Un operaio dello stabilimento Stellantis di Pomigliano d’Arco, ha raccontato al Corriere della Sera il paradosso della sua situazione: per percepire uno stipendio completo è stato costretto a lavorare a 1.600 chilometri di distanza da casa, in trasferta a Kragujevac in Serbia. Lontano dalla famiglia e dalla routine quotidiana, affronta turni intensi pur di guadagnare quanto previsto dal contratto italiano, mostrando le difficoltà che molti operai incontrano nel conciliare sicurezza economica e vita personale. La sua esperienza mette in luce le contraddizioni del sistema produttivo europeo e le sfide che derivano dalle trasferte internazionali imposte dalle aziende.
Il Corriere della Sera ha intervistato un operaio che da Pomigliano si è trasferito in Serbia per avere stipendio pieno
A circa due ore da Belgrado, Stellantis ha inaugurato la produzione della nuova Grande Panda, trasferendo operai dai propri stabilimenti europei per garantire 500 veicoli al giorno.
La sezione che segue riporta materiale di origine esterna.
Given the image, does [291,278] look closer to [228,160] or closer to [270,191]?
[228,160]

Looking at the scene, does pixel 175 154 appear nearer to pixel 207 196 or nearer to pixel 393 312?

Nel frattempo, a Pomigliano la situazione rimane critica: tra cassa integrazione, contratti di solidarietà e ritmi produttivi ridotti, molti lavoratori arrivano a operare solo 10-11 giorni al mese, con evidenti ripercussioni economiche e incertezze sul futuro.
“Ogni giornata di cassa significa circa 35 euro lordi in meno in busta paga. Come si fa a vivere con 1.200 euro?”, si chiede Giovanni, spiegando la scelta di trasferirsi temporaneamente a 1.600 chilometri dalla famiglia. “Qui lavoriamo su tre turni e finalmente prendiamo uno stipendio pieno, con diaria e straordinari. Non è facile, ma non c’erano alternative”.
Stellantis garantisce ai lavoratori in trasferta lo stesso stipendio previsto in Italia, che con i turni extra può superare i 2.000 euro, affiancato da un’indennità di trasferta: nei primi quindici giorni 25,82 euro al giorno più il rimborso delle spese, poi un forfait di 70 euro comprensivo di vitto e alloggio. Nonostante questo supporto, come racconta Giovanni, “riusciamo a malapena a mettere da parte un centinaio di euro”. I costi locali sono rapidamente aumentati, con affitti che hanno superato gli 800 euro al mese, rendendo la vita quotidiana in Serbia più onerosa del previsto.

La vita in fabbrica procede tra turni intensi e un contesto multietnico, con lavoratori serbi, nepalesi, marocchini e algerini. Gli italiani, molti con oltre dieci anni di esperienza, si impegnano a trasmettere competenze e suggerimenti ai colleghi più giovani. I rapporti tra operai rimangono generalmente cordiali, nonostante la marcata differenza salariale: i lavoratori serbi percepiscono tra 600 e 800 euro al mese, spesso integrando il reddito con un secondo impiego. I sindacati locali giudicano questa disparità ingiusta e potenzialmente fonte di tensioni, sottolineando i rischi di instabilità all’interno dell’ambiente produttivo.
In questo contesto, la trasferta rappresenta una necessità economica più che una scelta, un compromesso tra sicurezza finanziaria e lontananza dalla famiglia, che mette in luce le contraddizioni del settore automobilistico europeo.